Researchers have noted that the breeds of horses affected by Shivers also have particularly high coincident rates of polysaccharide storage myopathy. However, a study done by researchers at the University of Minnesota showed that the PSSM in Belgian Draft Horses does not have a direct relationship with PSSM and there appearance in the same horse is likely coincidental rather than causal.
For more information of PSSM click here.
Is Shivers inherited?
Because Shivers is breed-related, there may be a genetic basis or predisposition for the disorder. Reports from past centuries suggest that Shivers was prevented by breeding away from the condition. Currently, there is no specific genetic pattern identified and there is no genetic test.
How do you treat Shivers in horses?
There is currently no effective treatment for Shivers. Occasionally the signs may improve or regress after long periods of rest, but the condition returns when work is resumed. It has been suggested that dietary treatment of affected draft horses with a high-fat, low carbohydrate feed may be beneficial if instituted early in the course of the disease. However, the clinical signs of shivers in horses did not resolve when affected Warmblood or Warmblood-cross horses were fed grass hay and their dietary grain was replaced with a high fat supplement. These dietary recommendations were combined with a gradually increasing daily exercise program and maximal turnout.
If a horse has both PSSM and Shivers, owners have reported improvements in their horses by feeding a diet high in fat and low in starch. This does not appear to cure horses from Shivers but it may reduce the frequency of muscle spasms. Adequate levels of vitamin E and Selenium are important in the diet. The natural form of Vitamin E, Elevate™, may provide additional benefits over synthetic Vitamin E. Massage and acupuncture may be helpful in keeping a horse comfortable and competitive. It may be harder for Shivers horses to maintain muscle mass if they receive time off from work.

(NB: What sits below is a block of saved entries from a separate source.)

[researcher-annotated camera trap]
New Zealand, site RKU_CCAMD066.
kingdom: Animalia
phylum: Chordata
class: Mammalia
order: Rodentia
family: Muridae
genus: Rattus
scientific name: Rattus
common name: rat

Horses may become tight behind, and may take longer to get the horse back in shape if laid up. As such, keeping horses in work with constant turn out seems to help. Symptoms were relieved the more these horses moved around.
Can Shivers be cured?
At present, there is no cure and few effective treatments for Shivers. The prognosis for affected individuals is generally unfavorable to poor because the disease is usually slowly progressive. In a horse with Shivers, the tendency is for the spasms to increase in both frequency and severity. The long-term prognosis for athletic function is grave. Eventually, Shivers may result in death or euthanasia because of profound weakness, muscle wasting, and apparent discomfort, and incapacitation associated with episodic muscle cramping.
What do I do if I think my horse has Shivers?
Horses with possible Shivers need to have a complete veterinary evaluation. A thorough lameness exam should rule out abnormalities in the hooves, bones, joints, and tendons that may cause the horse to show signs similar to Shivers. Your veterinarian will be able to confirm the diagnosis, rule out other possibilities and recommend appropriate treatment and management. In some cases, a muscle biopsy will help to confirm if signs of PSSM are present.